**Trecho fornecido**
────────
Gonzalo Vecina *, O Estado de S.Paulo

27 de abril de 2020 | 05h00

Uma fila de caminhões do Exército que não carregam soldados. Carregam corpos, vítimas da covid-19. O que aconteceu no norte da Itália para uma cena como essa ocorrer? Não é possível explicar essa calamidade em poucas palavras, mas ocorreu uma combinação de três eventos.

O primeiro foi a ganância de empresários que resistiram em paralisar suas atividades comerciais.  A questão da mobilidade social foi a característica mais relevante para explicar a epidemia e sua virulência. E os testemunhos desta tragédia comprovam essa verdade.

O segundo foi a presença de políticos populistas que entregaram o bem-estar de seus cidadãos e aceitaram a pressão dos empresários para não propor o isolamento social. É triste ver a tentativa do pedido de desculpas do prefeito de Milão pela morte de seus concidadãos, prova que o Estado falhou em proteger a vida daqueles a quem deveria estar a serviço.

O terceiro evento é o elemento estruturante da crise. Vem sendo urdido nos últimos 15 ou 20 anos. Tratou-se de diminuir a importância do Estado na gestão da sociedade e entregar ao mercado a tarefa de definir o que é, e como se constrói bem estar social. A voragem financeira varreu o velho mundo e agora cobra seu preço. Os países europeus estavam despreparados para enfrentar uma crise como a gerada pelo coronavírus. Nesse período, o mercado foi determinando onde e como o Estado deveria operar e, quando a emergência sanitária ocorreu, os sistemas de saúde estavam debilitados. Poucos leitos, defasagem tecnológica, cadeias produtivas transferidas para outros países, despreparo e suas consequências – sofrimento, dor e morte.

Em todos esses países hoje se cortejam os heróis da epidemia, os trabalhadores da saúde que se sacrificaram e correram muitos riscos. E agora, ainda balbuciando, buscam construir o momento de recuperar a importância do setor da saúde como um impulsionador civilizatório. Não somente um peso para o necessário equilíbrio fiscal.

Se isso ocorreu na Europa civilizada, no 3º mundo, no Brasil, onde nos últimos anos vive-se sobre a égide da EC-95, tristemente chamada de EC(emenda constitucional) do fim do mundo, as condições são piores. A epidemia está em seu curso e no meio de muita turbulência política, o Sistema Único de Saúde (SUS) e seus operários salvam vidas.

Mas a epidemia passará e que Estado surgirá? Será o dos neoliberais que negam sua presença como um estorvo que prejudica o espírito animal dos empreendedores tão necessários para o progresso ou o dos keinesianos, hoje retraídos que miram um modelo mais civilizado de sociedade e da participação do Estado na estruturação da sociedade?
────────
**Dados do exercício**
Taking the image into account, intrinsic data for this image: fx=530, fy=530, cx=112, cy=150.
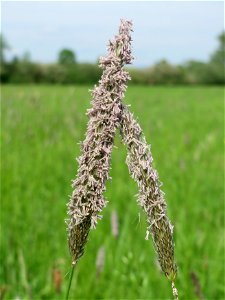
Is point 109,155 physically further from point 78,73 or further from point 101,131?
point 78,73

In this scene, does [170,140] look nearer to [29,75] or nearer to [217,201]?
[217,201]

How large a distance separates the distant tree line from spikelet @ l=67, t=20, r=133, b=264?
40.7 metres

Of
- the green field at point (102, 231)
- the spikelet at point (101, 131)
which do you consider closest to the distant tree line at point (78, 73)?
the green field at point (102, 231)

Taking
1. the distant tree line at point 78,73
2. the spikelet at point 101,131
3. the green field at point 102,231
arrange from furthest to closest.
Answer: the distant tree line at point 78,73 → the green field at point 102,231 → the spikelet at point 101,131

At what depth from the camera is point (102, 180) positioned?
2.42 feet

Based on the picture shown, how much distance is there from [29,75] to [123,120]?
5414 cm

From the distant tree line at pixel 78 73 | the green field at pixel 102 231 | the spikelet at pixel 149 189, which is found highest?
the distant tree line at pixel 78 73

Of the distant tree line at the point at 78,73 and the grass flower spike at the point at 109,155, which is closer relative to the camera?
the grass flower spike at the point at 109,155

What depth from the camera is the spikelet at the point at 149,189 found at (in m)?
0.73

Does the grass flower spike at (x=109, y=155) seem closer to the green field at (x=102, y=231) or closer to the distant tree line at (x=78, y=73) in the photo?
the green field at (x=102, y=231)

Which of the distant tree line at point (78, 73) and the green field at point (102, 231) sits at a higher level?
the distant tree line at point (78, 73)

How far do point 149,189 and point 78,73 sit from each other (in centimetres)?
4976

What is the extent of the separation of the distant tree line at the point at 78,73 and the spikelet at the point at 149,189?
40.7 meters

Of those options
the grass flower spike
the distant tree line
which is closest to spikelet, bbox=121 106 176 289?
the grass flower spike
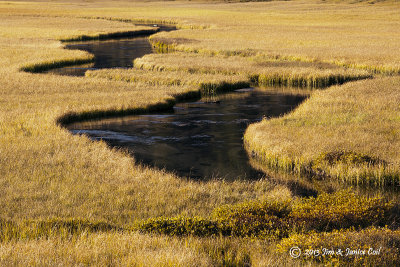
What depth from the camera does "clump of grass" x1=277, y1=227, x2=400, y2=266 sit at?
8539mm

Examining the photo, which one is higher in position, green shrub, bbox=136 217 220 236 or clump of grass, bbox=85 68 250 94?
clump of grass, bbox=85 68 250 94

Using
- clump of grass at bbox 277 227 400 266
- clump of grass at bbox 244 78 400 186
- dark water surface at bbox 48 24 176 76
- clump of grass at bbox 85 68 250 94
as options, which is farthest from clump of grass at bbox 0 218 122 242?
dark water surface at bbox 48 24 176 76

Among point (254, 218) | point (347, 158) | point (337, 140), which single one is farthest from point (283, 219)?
point (337, 140)

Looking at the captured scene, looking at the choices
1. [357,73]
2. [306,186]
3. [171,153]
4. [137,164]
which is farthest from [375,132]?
[357,73]

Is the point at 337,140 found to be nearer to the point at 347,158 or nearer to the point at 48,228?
the point at 347,158

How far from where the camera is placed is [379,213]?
1166cm

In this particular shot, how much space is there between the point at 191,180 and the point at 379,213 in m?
5.26

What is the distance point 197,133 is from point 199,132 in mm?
182

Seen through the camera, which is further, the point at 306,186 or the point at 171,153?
the point at 171,153

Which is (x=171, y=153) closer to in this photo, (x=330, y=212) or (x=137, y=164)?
(x=137, y=164)

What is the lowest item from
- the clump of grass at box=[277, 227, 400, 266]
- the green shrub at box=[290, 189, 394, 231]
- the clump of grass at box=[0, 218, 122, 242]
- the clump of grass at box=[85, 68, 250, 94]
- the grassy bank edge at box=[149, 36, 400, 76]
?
the green shrub at box=[290, 189, 394, 231]

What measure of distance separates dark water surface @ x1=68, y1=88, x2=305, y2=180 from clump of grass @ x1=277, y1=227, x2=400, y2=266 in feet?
20.9

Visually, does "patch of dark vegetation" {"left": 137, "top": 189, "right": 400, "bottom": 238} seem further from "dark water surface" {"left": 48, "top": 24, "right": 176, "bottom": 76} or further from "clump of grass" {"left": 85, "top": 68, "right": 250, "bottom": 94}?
"dark water surface" {"left": 48, "top": 24, "right": 176, "bottom": 76}

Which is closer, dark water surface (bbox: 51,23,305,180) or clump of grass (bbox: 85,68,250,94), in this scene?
dark water surface (bbox: 51,23,305,180)
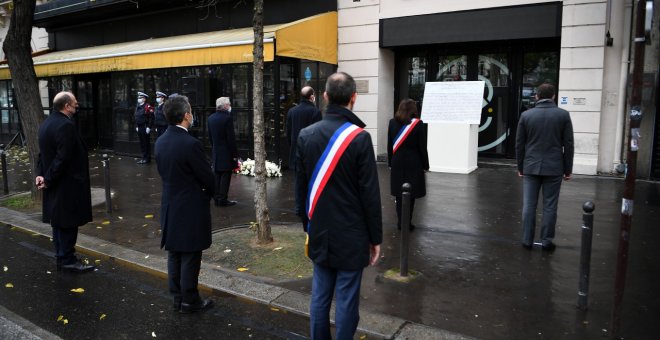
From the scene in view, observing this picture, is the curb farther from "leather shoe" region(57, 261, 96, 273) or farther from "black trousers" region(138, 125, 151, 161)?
"black trousers" region(138, 125, 151, 161)

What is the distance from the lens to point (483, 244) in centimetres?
614

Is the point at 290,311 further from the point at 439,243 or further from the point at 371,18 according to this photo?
the point at 371,18

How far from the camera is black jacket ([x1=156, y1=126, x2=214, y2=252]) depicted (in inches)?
165

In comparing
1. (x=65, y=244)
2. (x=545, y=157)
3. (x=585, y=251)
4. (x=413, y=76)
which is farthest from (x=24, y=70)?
(x=413, y=76)

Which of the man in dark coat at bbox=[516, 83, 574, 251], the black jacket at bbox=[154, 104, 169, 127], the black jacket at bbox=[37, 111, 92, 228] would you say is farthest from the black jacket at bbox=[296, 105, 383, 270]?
the black jacket at bbox=[154, 104, 169, 127]

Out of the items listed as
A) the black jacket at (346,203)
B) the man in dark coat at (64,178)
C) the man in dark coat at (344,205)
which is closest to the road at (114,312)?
the man in dark coat at (64,178)

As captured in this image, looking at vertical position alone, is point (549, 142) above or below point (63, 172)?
above

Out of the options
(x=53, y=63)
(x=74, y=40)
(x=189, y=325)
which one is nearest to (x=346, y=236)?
(x=189, y=325)

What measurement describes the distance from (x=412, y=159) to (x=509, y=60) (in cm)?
736

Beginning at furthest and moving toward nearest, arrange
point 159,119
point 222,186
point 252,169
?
point 159,119, point 252,169, point 222,186

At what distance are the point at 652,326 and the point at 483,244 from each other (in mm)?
2285

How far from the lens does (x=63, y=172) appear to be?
17.3 feet

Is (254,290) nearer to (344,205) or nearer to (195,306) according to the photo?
(195,306)

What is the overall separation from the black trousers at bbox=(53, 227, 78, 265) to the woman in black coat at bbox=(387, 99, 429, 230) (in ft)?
12.4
────────
**Instruções do exercício**
No trecho sobre a covid-19 no norte da Itália e no Brasil, por qual nome a EC-95 é tristemente chamada?

**Resposta do exercício**
EC (emenda constitucional) do fim do mundo.